### Problems
1 - Answer these questions using the forum thread on 1967 GTO ride height below.
(a) What tire size is currently on the front of the original poster's car?
(b) Which section does 67ventwindow suggest reposting in?
(c) What front-left mid-wheel to fender measurement does Colorado67GTO give?
2 - In the forum thread on 1967 GTO ride height below, turn the paragraph beginning "Mine was basically restored to stock" into a short bulleted list that keeps its main facts.
3 - Extend the forum thread on 1967 GTO ride height below, beginning right after its last line.

### Passage provided
--- --- ---

# Need a quick measurement on stock height for new tire and wheel fitment



## hostile42 (12 mo ago)

Hey GTO brothers and sisters. Long time owner (1990) first time poster. I've got a 1967 that had the master cylinder go out on it. So im taking the opportunity to do a disk conversion kit in the front along with 15" Rally II wheels and some redlines. My car has an HO Performance spring kit on it from back in the day so it is dropped front a rear from stock height but I have no idea how much. Currently the the wheel and tire combo is 225/60/14 up front and 235/60/14 in the rear. Both front and rear are on Torq Thrust 14x7 (I think) but could be 14x6 but I doubt it. Maybe even both. It is difficult to remember back to last week let alone the 90's when I was young and dumb. I can do all the math on tire size ok but would one of you kind souls with a stock height 67 give me a ground up to bottom of the fender measurement front and read and a center of wheel to bottom of the fender please. I know body fit and all that will be slightly different but it will give me a baseline of if it is dropped 1" or 2". Looking at 15x7 for front and 15x8 in the rear with a 60 or 65 series tire. Im concerned that the rears won't tuck under and rub the chrome. It is close now and adding height isnt going to help me with clearance. Obviously wider is more better, but since I dont live my life a quarter mile at a time any more I just want enough meat to keep a similar look. Thanks for any assistance. Pic to show what I got.


----------



## 67ventwindow (Mar 3, 2020)

Nice car! You might want to repost in 1964-1974 section. Its currently in 2004-2006


----------



## Colorado67GTO (Sep 11, 2014)

Mine was basically restored to stock and finished in 2020. The only non-stock change was to swap the front drums with era correct disks off of a 71 Chevelle. I don't believe this made any change to the height. Also, my wheels are 15X7 and are P235 60/15s all the way around. I calculated tire height and they are basically the same as the original stock tire. My car also has stock AC. Here are your measurements:

FL Ground to fender 26 3/8" Mid-wheel to fender 14 1/2"
FR Ground to fender 26 1/4" Mid-wheel to fender 14 1/2"
RL Ground to fender 24 1/8" Mid-wheel to fender 12 1/8"

--- --- ---

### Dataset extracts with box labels
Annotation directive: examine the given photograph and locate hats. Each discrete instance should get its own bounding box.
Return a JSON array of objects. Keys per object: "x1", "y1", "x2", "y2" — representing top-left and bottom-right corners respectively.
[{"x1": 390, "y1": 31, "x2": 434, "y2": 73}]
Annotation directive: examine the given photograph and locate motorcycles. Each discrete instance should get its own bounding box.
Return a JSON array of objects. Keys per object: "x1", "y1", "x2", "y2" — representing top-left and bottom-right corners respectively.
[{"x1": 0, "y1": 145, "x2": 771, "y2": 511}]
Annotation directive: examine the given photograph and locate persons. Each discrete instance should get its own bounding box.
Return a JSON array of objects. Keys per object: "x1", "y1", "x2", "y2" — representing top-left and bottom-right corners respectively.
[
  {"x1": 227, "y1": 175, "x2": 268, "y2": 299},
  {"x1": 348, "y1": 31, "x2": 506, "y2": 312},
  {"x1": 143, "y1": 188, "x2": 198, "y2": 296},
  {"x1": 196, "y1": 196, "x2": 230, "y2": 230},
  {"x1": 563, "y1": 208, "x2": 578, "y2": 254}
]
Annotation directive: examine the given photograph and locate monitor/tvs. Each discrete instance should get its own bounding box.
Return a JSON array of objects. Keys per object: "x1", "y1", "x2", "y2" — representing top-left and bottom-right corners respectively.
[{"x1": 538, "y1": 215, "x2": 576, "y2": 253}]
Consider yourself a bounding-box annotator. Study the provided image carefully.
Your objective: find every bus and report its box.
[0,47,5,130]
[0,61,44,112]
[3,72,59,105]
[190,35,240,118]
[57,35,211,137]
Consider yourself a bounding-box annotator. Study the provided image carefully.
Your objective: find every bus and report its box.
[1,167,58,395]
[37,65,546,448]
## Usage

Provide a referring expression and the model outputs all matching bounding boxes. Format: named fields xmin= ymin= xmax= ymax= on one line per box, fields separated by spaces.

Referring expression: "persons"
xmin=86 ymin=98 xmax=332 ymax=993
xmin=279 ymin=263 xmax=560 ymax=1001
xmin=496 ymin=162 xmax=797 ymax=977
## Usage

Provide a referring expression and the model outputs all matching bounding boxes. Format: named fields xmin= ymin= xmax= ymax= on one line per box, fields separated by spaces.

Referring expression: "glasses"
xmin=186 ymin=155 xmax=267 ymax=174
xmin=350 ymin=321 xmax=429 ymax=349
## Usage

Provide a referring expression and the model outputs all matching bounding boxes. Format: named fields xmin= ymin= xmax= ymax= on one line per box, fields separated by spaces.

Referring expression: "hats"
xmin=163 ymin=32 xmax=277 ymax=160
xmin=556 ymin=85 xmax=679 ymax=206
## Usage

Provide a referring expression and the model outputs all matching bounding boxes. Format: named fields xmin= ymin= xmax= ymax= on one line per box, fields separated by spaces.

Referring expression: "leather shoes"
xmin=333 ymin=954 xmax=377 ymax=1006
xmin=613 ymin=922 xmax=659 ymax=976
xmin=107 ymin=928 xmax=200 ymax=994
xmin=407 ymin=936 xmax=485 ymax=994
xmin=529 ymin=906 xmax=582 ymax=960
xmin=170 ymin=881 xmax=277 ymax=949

--- --- ---

### Task-by-task answers
1 -
(a) 225/60/14
(b) The 1964-1974 section
(c) 14 1/2"

2 -
- The car was restored to stock and finished in 2020.
- The only non-stock change was swapping the front drums for era-correct disks from a 71 Chevelle, which is not believed to have changed the height.
- The wheels are 15X7 with P235 60/15 tires all around, calculated to be basically the same height as the original stock tire.
- The car has stock AC.
- The requested measurements follow.

3 -
RR Ground to fender 24 1/2" Mid-wheel to fender 12 1/2"


----------



## hostile42 (12 mo ago)

Colorado67GTO said:


> Mine was basically restored to stock and finished in 2020. The only non-stock change was to swap the front drums with era correct disks off of a 71 Chevelle. I don't believe this made any change to the height. Also, my wheels are 15X7 and are P235 60/15s all the way around. I calculated tire height and they are basically the same as the original stock tire. My car also has stock AC. Here are your measurements:
> 
> FL Ground to fender 26 3/8" Mid-wheel to fender 14 1/2"
> FR Ground to fender 26 1/4" Mid-wheel to fender 14 1/2"
> ...



Thanks so much for this Colorado67GTO. I'm jealous of the A/C. Adding power disk after 30 years of owning the car is going to be amazing. Might just have to go power steering and A/C too since it is only money  Just what I needed for measurements. I am dropped 2" in the front and 1" in the rear exactly. Ive got 1/4" between tire and the fender now to keep it from rubbing in the rear. So the 235/60/15 should fit the rear just like they do now just being a 1" taller overall. Tucked up another 1/2" in the fender well won't be an issue since the overall width and tread width are nearly identical to what I have now. If I go 8" rear wheel the offset is a little move and could even be better to sneak a little bit more clearance. Might need to go 215/60/15 in the front to be safe but that is fine. Or I guess add a small spacer when I add the disk kit. Thanks for the assist.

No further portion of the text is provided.